== Passage shown

Although a stall was open for purchasing booster packs, purchases were capped at five packs per customer to avoid big spenders buying up stock - but the desk was severely undermanned, visitors said, with lines quickly ballooning to hours long. According to One Piece Card Game YouTuber Heart PiratesTCG: “If you were to wait in line, you would spend the entire day in L.A. waiting to buy five booster packs […] they should have more than two people working the counter.”

After a day of constant delays, the venue’s 9pm curfew was crossed during round nine. Players still competing were allowed to stay, but spectators were reportedly told to leave, turning hundreds of people onto the streets of LA. Eventually, the event was forced to cut its losses, ending the Swiss stage an hour early and closing up around 11pm.

====

## Given request 1
Return each line of the listing below that contains the string "vantage".

== Records provided

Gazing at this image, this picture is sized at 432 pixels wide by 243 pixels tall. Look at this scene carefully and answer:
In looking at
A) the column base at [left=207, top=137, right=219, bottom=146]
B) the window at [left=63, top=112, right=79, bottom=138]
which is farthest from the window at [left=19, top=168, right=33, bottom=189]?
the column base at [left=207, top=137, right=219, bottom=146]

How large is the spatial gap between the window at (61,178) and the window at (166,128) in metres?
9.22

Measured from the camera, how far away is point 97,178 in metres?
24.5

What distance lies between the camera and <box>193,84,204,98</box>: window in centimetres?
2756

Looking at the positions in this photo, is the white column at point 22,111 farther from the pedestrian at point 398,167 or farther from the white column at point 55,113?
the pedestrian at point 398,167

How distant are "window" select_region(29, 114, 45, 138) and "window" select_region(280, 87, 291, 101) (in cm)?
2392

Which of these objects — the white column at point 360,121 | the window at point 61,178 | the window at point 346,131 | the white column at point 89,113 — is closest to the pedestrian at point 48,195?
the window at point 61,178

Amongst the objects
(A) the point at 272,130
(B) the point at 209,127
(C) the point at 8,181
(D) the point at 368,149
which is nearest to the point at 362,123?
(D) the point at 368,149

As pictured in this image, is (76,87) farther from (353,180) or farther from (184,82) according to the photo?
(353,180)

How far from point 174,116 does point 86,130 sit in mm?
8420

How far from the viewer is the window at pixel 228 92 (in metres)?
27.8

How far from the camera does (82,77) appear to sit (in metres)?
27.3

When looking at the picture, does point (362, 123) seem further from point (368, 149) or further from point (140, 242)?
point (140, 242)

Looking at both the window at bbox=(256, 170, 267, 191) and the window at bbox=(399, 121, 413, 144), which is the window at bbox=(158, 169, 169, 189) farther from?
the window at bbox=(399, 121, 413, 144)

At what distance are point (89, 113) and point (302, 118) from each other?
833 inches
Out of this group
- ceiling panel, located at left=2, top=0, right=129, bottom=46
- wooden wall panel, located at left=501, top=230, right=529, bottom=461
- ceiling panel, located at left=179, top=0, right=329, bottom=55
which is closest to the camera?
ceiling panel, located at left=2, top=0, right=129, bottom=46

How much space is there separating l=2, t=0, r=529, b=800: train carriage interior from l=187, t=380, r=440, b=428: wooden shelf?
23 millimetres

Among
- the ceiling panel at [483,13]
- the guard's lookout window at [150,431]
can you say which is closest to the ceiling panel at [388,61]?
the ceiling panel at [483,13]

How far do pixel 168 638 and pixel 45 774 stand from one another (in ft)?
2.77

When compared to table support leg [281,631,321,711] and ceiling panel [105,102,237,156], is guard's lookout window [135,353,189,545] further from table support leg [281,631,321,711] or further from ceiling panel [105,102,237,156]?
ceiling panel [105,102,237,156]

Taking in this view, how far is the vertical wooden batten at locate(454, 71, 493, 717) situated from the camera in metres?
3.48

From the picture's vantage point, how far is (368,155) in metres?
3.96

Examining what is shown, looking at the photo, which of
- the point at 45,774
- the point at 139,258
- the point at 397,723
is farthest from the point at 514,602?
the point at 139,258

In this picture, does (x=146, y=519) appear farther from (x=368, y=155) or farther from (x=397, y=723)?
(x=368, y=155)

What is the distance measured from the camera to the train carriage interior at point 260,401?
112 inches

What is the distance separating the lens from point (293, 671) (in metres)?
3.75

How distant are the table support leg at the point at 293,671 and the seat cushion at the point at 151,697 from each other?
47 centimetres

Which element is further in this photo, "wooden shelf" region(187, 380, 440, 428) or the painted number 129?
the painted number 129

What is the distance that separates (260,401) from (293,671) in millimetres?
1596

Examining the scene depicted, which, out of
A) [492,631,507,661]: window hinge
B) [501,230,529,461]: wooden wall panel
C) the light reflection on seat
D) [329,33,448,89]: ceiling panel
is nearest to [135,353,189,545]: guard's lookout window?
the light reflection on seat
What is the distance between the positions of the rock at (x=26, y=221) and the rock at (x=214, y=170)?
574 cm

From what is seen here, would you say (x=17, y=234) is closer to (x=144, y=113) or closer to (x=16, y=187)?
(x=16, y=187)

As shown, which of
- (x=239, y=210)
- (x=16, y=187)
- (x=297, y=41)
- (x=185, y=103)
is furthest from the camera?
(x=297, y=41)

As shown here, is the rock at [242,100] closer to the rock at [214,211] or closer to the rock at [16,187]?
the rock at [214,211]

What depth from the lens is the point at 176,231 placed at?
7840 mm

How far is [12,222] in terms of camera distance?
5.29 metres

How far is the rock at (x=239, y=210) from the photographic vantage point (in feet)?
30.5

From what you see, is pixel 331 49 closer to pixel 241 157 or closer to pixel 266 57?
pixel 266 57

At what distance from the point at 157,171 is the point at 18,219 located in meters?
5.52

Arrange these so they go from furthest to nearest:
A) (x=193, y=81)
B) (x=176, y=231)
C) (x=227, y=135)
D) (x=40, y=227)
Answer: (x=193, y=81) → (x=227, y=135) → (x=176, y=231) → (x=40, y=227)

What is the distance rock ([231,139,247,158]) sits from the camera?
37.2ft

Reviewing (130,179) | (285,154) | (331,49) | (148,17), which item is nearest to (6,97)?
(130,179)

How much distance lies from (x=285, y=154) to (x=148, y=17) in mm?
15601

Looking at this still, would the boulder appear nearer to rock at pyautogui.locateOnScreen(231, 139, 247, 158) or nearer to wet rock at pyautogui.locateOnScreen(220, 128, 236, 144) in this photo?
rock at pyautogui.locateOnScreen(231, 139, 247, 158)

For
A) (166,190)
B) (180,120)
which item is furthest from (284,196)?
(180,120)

====

## Given request 2
In the passage about the card game event, translate this sentence into Spanish: "Players still competing were allowed to stay, but spectators were reportedly told to leave, turning hundreds of people onto the streets of LA."

## Result 1
From the picture's vantage point, how far is (368,155) in metres?
How far is the rock at (x=239, y=210) from the photographic vantage point (in feet)?

## Result 2
A los jugadores que seguían compitiendo se les permitió quedarse, pero, según se informó, a los espectadores se les dijo que se marcharan, lo que dejó a cientos de personas en las calles de Los Ángeles.